所给文本:
########

聚合函数虽然很重要，但因为相同的代码段可以放在iterate中去写，大多数时候该函数不需要重写甚至不需要被调用。该函数默认接收模型数组，返回聚合后的模型。值得一提的是FLGo中将所有nn.Module模型进一步封装成了FModule类，使不同的模型可以直接加减乘除，因此可以保证跟伪代码的一致性，使得实现idea更加方便。此外也提供了一些模型的算子，例如加权平均、取范数、拉成tensor等。

In [None]:
    def aggregate(self, models: list, *args, **kwargs):
        """
        Aggregate the locally improved models.
        :param
            models: a list of local models
        :return
            the averaged result
        pk = nk/n where n=self.data_vol
        K = |S_t|
        N = |S|
        -------------------------------------------------------------------------------------------------------------------------
         weighted_scale                 |uniform (default)          |weighted_com (original fedavg)   |other
        ==========================================================================================================================
        N/K * Σpk * model_k             |1/K * Σmodel_k             |(1-Σpk) * w_old + Σpk * model_k  |Σ(pk/Σpk) * model_k
        """
        if len(models) == 0: return self.model
        local_data_vols = [c.datavol for c in self.clients]
        total_data_vol = sum(local_data_vols)
        if self.aggregation_option == 'weighted_scale':
            p = [1.0 * local_data_vols[cid] /total_data_vol for cid in self.received_clients]
            K = len(models)
            N = self.num_clients
            return fmodule._model_sum([model_k * pk for model_k, pk in zip(models, p)]) * N / K
        elif self.aggregation_option == 'uniform':
            return fmodule._model_average(models)
        elif self.aggregation_option == 'weighted_com':
            p = [1.0 * local_data_vols[cid] / total_data_vol for cid in self.received_clients]
            w = fmodule._model_sum([model_k * pk for model_k, pk in zip(models, p)])
            return (1.0-sum(p))*self.model + w
        else:
            p = [1.0 * local_data_vols[cid] / total_data_vol for cid in self.received_clients]
            sump = sum(p)
            p = [pk/sump for pk in p]
            return fmodule._model_sum([model_k * pk for model_k, pk in zip(models, p)])



# Client端 

对于每个被communicate_with的用户，flgo的通信器都会调用client的message_handler(package)函数来判断client执行哪个动作来响应。在横向联邦中，mtype的默认值是0，对应的client的动作是Client.reply，该映射关系被Client实例的actions属性所决定。

In [None]:
class BasicClient(BasicParty):
    def __init__(self, option={}):
        ...
        self.actions = {0, self.reply}

## reply (server_package)

在被comunicate_with，所有被选中的用户都将执行他们本地的reply函数，reply函数就定义了横向联邦中用户收到包裹之后的行为。该函数的默认实现如下：

In [None]:
    def reply(self, svr_pkg):
        """
        Reply to server with the transmitted package.
        The whole local procedure should be planned here.

########

数据部分:
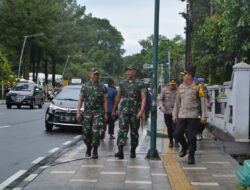 Danrem 061/SK Laksanakan Pengamanan Kunjungan Presiden Joko Widodo ke Gereja Zeboath dan Katedral Kota Bogor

########

题目 1:
请列出这段FLGo文本的aggregate函数中，与self.aggregation_option进行比较的全部字符串取值。
题目 2:
请把这段FLGo文本中从“对于每个被communica”到“## reply (server_package)”的部分一字不改地重新写出。
题目 3:
根据这段FLGo文本，在横向联邦中，mtype的默认值对应client的哪个动作？
作答时用不到上面的数据行。

答题区 1:
weighted_scale、uniform、weighted_com

答题区 2:
对于每个被communicate_with的用户，flgo的通信器都会调用client的message_handler(package)函数来判断client执行哪个动作来响应。在横向联邦中，mtype的默认值是0，对应的client的动作是Client.reply，该映射关系被Client实例的actions属性所决定。

In [None]:
class BasicClient(BasicParty):
    def __init__(self, option={}):
        ...
        self.actions = {0, self.reply}

## reply (server_package)

答题区 3:
Client.reply